■ **DATA SUPPLIED**
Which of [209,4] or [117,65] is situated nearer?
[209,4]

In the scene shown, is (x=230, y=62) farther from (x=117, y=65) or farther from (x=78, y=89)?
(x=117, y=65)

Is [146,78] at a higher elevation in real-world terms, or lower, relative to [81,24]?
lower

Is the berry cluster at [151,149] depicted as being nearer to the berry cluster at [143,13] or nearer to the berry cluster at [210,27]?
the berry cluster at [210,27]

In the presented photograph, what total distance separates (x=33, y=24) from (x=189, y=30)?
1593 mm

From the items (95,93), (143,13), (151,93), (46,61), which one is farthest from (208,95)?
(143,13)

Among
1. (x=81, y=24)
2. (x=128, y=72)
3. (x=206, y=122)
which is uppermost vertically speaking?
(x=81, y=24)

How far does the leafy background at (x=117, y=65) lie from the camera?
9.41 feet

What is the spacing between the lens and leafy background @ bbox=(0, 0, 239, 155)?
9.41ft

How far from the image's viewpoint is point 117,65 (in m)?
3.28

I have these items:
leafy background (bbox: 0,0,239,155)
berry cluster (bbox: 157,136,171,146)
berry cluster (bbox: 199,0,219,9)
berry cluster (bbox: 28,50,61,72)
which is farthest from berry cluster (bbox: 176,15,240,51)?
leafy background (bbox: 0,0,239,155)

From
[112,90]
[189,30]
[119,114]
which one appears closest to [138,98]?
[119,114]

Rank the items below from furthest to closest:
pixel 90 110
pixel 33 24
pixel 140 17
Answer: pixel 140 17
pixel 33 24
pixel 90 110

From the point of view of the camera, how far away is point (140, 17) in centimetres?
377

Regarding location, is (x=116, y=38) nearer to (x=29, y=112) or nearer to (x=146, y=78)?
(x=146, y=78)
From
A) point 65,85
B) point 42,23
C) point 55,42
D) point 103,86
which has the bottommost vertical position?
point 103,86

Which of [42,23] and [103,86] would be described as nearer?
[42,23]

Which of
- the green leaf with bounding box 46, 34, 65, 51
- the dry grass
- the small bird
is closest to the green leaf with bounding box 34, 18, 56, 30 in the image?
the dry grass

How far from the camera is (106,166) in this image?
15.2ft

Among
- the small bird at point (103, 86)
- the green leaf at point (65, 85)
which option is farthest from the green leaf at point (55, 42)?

■ **SHORT PROBLEM**
Set all of the lines above into a numbered list, leaving out the blank ones.

■ **RESPONSE FOR THIS EXERCISE**
1. Which of [209,4] or [117,65] is situated nearer?
2. [209,4]
3. In the scene shown, is (x=230, y=62) farther from (x=117, y=65) or farther from (x=78, y=89)?
4. (x=117, y=65)
5. Is [146,78] at a higher elevation in real-world terms, or lower, relative to [81,24]?
6. lower
7. Is the berry cluster at [151,149] depicted as being nearer to the berry cluster at [143,13] or nearer to the berry cluster at [210,27]?
8. the berry cluster at [210,27]
9. In the presented photograph, what total distance separates (x=33, y=24) from (x=189, y=30)?
10. 1593 mm
11. From the items (95,93), (143,13), (151,93), (46,61), which one is farthest from (208,95)?
12. (143,13)
13. Among
14. 1. (x=81, y=24)
15. 2. (x=128, y=72)
16. 3. (x=206, y=122)
17. which is uppermost vertically speaking?
18. (x=81, y=24)
19. How far does the leafy background at (x=117, y=65) lie from the camera?
20. 9.41 feet
21. What is the spacing between the lens and leafy background @ bbox=(0, 0, 239, 155)?
22. 9.41ft
23. How far from the image's viewpoint is point 117,65 (in m)?
24. 3.28
25. I have these items:
26. leafy background (bbox: 0,0,239,155)
27. berry cluster (bbox: 157,136,171,146)
28. berry cluster (bbox: 199,0,219,9)
29. berry cluster (bbox: 28,50,61,72)
30. which is farthest from berry cluster (bbox: 176,15,240,51)?
31. leafy background (bbox: 0,0,239,155)
32. From
33. [112,90]
34. [189,30]
35. [119,114]
36. which one appears closest to [138,98]?
37. [119,114]
38. Rank the items below from furthest to closest:
39. pixel 90 110
40. pixel 33 24
41. pixel 140 17
42. Answer: pixel 140 17
43. pixel 33 24
44. pixel 90 110
45. From the point of view of the camera, how far away is point (140, 17) in centimetres?
46. 377
47. Regarding location, is (x=116, y=38) nearer to (x=29, y=112) or nearer to (x=146, y=78)?
48. (x=146, y=78)
49. From
50. A) point 65,85
51. B) point 42,23
52. C) point 55,42
53. D) point 103,86
54. which has the bottommost vertical position?
55. point 103,86
56. Which of [42,23] and [103,86] would be described as nearer?
57. [42,23]
58. Which of
59. - the green leaf with bounding box 46, 34, 65, 51
60. - the dry grass
61. - the small bird
62. is closest to the green leaf with bounding box 34, 18, 56, 30 in the image?
63. the dry grass
64. How far from the camera is (106,166) in this image?
65. 15.2ft
66. Among
67. - the small bird at point (103, 86)
68. - the green leaf at point (65, 85)
69. which option is farthest from the green leaf at point (55, 42)?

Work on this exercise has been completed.